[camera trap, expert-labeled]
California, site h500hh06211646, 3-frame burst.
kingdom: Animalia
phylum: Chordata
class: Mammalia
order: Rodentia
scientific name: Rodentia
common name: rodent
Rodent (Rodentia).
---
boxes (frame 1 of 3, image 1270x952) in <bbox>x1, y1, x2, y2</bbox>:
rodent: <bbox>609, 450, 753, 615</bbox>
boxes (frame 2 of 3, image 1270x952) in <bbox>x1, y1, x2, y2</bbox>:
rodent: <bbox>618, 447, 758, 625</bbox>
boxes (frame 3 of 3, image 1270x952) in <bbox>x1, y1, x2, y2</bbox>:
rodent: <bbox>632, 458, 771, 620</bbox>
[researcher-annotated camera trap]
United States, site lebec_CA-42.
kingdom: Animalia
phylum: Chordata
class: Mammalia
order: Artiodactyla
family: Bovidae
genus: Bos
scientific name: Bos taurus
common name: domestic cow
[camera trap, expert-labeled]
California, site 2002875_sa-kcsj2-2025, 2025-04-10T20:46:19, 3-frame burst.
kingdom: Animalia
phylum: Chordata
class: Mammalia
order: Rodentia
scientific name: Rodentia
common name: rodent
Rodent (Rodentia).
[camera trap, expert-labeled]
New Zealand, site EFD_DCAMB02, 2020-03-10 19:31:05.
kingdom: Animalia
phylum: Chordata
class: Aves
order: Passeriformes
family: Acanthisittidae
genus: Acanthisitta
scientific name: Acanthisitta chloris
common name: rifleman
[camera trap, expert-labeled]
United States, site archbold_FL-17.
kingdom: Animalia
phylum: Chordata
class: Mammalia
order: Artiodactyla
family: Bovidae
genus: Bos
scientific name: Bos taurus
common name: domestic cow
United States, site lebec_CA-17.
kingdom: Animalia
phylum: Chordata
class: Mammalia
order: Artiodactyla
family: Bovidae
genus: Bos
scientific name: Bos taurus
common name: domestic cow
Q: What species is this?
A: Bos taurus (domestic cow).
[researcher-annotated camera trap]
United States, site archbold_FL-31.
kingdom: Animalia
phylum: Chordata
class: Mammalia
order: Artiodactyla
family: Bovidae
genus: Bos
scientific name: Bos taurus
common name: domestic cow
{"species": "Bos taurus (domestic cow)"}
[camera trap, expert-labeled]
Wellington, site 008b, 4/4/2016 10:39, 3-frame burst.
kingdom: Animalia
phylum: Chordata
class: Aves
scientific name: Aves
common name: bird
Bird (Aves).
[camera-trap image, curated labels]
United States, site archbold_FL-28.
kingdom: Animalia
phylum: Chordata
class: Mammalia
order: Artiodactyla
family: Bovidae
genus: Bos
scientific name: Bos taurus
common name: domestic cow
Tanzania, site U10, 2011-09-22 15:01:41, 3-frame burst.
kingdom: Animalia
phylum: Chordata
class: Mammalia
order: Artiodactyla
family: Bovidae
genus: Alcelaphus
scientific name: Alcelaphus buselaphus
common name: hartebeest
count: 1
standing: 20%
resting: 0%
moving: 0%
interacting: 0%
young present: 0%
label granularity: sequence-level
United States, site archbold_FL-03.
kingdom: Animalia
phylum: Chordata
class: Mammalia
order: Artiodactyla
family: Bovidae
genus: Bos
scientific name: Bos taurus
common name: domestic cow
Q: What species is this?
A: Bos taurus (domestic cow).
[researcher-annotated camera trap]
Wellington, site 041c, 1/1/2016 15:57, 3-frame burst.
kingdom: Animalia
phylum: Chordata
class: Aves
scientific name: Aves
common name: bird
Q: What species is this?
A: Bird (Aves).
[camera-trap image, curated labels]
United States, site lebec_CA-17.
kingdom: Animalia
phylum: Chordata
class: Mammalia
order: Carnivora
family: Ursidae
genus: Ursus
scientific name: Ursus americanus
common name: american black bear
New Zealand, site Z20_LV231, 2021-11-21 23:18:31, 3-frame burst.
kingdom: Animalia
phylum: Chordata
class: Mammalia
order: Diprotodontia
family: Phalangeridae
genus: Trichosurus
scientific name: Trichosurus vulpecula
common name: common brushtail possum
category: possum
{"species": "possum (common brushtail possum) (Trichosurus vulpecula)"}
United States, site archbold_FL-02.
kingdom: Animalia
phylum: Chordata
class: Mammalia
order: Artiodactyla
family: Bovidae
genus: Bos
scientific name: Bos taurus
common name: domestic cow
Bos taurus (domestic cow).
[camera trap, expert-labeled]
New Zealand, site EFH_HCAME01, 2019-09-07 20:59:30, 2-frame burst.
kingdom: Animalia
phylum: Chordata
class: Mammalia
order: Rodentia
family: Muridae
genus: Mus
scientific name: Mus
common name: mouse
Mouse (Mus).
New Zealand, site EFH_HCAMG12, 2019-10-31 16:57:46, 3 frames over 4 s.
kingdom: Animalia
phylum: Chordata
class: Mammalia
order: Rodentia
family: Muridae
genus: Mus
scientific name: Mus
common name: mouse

To do: Locate and copy each line in the data above that includes the word "States".

Answer area:
United States, site lebec_CA-42.
United States, site archbold_FL-17.
United States, site lebec_CA-17.
United States, site archbold_FL-31.
United States, site archbold_FL-28.
United States, site archbold_FL-03.
United States, site lebec_CA-17.
United States, site archbold_FL-02.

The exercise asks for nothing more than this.